GEORGE TOWN: The shortage of fresh cockles has badly affected hawkers, especially those selling char koay teow and curry mee here.
Peace and Joy Coffee Shop owner Cheong Kwai Foong said she was forced to reduce the number of cockles served in her curry mee.
“I used to put about eight cockles per serving but now it is less than five.
“The price has gone up by about 40% as I’m buying a kilo of cockles for RM28. It used to be about RM20 last year,” she said at her shop in Queen Street yesterday.
Char koay teow seller Leow See Kok said that he had stopped using cockles in his dishes for the past year because they were getting more expensive.
“The quality of the cockles has also dropped.
“I have opted to leave it out of my dishes, even though cockles are a compulsory ingredient for fried koay teow.

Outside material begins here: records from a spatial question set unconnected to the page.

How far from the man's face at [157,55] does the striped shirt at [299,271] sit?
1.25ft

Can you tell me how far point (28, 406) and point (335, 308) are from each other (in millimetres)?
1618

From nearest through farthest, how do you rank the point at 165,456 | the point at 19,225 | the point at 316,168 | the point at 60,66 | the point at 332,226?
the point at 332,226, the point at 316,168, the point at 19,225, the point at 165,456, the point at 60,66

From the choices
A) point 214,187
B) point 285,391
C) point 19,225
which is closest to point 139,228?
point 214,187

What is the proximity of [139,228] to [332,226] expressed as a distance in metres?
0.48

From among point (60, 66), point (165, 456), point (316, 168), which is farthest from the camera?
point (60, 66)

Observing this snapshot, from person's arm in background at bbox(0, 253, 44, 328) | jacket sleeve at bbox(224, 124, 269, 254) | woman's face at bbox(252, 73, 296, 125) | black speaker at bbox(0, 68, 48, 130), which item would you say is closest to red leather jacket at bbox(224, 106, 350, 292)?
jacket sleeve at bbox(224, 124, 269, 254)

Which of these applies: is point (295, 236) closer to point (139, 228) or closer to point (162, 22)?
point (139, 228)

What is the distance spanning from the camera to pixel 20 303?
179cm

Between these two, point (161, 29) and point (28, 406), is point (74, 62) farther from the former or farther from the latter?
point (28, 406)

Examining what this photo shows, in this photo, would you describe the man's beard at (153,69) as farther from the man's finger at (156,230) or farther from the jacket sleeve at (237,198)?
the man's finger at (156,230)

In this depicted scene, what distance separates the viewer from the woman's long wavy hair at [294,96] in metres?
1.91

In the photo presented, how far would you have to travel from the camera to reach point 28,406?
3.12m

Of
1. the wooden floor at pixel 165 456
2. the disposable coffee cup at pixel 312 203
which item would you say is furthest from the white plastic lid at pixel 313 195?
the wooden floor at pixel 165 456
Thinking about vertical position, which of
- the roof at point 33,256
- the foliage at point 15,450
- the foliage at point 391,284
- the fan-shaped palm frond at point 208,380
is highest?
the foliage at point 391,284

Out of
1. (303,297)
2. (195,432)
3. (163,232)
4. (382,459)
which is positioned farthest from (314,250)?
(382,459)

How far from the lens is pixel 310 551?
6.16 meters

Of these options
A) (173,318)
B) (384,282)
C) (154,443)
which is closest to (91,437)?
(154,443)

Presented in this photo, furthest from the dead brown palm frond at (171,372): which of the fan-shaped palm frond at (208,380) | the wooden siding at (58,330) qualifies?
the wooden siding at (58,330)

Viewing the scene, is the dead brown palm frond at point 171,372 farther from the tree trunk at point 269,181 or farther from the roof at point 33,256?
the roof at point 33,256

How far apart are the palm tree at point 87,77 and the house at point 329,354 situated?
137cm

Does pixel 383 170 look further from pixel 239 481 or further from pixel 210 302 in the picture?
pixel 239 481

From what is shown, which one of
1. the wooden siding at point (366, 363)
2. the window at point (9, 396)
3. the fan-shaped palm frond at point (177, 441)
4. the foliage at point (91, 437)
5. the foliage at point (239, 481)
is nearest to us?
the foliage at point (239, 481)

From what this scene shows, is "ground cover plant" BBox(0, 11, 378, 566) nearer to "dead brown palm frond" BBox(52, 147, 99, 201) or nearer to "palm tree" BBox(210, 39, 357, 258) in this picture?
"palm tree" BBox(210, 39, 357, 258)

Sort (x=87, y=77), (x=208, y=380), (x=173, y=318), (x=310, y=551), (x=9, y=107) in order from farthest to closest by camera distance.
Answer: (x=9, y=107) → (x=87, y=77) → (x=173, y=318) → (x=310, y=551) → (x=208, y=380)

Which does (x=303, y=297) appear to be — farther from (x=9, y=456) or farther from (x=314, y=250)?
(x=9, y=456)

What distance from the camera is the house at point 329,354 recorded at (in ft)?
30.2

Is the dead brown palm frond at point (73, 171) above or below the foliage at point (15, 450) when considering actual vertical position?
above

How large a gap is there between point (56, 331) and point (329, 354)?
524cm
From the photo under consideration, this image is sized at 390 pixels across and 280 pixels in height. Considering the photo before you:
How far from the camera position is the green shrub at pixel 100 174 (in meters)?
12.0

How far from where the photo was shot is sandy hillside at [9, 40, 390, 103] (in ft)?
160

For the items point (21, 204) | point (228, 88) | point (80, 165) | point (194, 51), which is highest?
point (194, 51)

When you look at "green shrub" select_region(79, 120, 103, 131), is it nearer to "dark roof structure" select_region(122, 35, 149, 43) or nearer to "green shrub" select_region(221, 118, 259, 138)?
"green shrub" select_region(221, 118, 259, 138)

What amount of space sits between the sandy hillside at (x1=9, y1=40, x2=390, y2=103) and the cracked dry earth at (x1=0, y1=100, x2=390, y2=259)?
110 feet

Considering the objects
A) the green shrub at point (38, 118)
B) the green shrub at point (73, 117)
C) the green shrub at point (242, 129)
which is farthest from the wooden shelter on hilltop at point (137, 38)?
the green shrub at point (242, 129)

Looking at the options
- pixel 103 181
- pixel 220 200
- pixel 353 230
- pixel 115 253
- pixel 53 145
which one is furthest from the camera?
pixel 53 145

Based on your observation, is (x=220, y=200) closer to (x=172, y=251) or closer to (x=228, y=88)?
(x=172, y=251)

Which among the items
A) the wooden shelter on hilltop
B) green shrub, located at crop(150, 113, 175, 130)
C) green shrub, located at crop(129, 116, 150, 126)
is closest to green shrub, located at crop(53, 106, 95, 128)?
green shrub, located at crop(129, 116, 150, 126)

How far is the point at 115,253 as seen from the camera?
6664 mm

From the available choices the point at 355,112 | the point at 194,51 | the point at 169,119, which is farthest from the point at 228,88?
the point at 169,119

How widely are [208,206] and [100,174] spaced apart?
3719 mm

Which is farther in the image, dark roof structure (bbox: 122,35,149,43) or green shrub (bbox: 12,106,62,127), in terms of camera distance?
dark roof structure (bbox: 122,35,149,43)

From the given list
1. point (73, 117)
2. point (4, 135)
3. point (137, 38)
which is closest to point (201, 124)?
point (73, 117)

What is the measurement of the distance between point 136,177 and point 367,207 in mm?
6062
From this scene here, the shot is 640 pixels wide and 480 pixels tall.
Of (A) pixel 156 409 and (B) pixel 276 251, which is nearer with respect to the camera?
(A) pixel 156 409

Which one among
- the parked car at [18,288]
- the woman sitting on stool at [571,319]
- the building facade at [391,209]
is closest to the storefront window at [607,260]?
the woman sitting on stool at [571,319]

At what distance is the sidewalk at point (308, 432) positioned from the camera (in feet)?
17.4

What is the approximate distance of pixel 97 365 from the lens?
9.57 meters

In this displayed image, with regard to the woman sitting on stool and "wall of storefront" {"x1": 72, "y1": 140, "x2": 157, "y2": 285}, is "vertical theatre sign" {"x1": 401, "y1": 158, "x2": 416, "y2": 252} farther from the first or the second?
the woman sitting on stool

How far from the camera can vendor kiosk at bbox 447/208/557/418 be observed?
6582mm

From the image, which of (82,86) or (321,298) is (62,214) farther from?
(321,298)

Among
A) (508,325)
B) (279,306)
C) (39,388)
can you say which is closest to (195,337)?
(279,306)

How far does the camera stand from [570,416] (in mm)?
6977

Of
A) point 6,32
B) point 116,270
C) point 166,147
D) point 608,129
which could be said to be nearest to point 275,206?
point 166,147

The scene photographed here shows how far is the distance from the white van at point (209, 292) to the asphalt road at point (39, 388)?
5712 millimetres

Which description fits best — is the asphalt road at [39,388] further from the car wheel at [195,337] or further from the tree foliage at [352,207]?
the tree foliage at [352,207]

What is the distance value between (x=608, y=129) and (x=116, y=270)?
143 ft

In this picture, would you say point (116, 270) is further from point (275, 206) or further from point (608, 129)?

I have not received any complaints from customers,” he said.
The Star reported yesterday that the multi-million ringgit Malaysian cockle breeding industry is on the verge of collapse.
At its peak in 2005, Malaysia produced 100,000 tonnes of cockles for both local consumption and export.
But only 16,000 tonnes were harvested last year in an industry now estimated to be valued at about RM160mil.
Abu Talib Ahmad, senior director of research at the Fisheries Research Institute, had said that all three main cockle breeding states – Selangor, Perak and Johor – were affected by pollution, which in turn resulted in high mortality of cockles.